Problem statement ▸ Skip all pictures, then print the remaining material exactly.

Material provided ▸

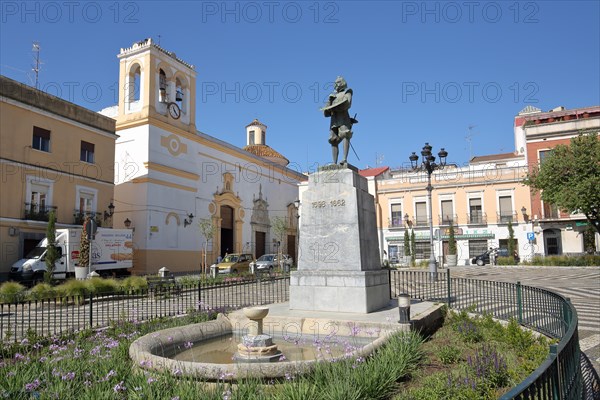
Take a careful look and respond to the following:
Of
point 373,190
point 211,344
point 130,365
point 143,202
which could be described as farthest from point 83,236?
point 373,190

Finished exercise ▸
Take a careful look and respond to the following:
Of
point 373,190
point 211,344
point 130,365
point 143,202
which could be described as farthest from point 83,236?
point 373,190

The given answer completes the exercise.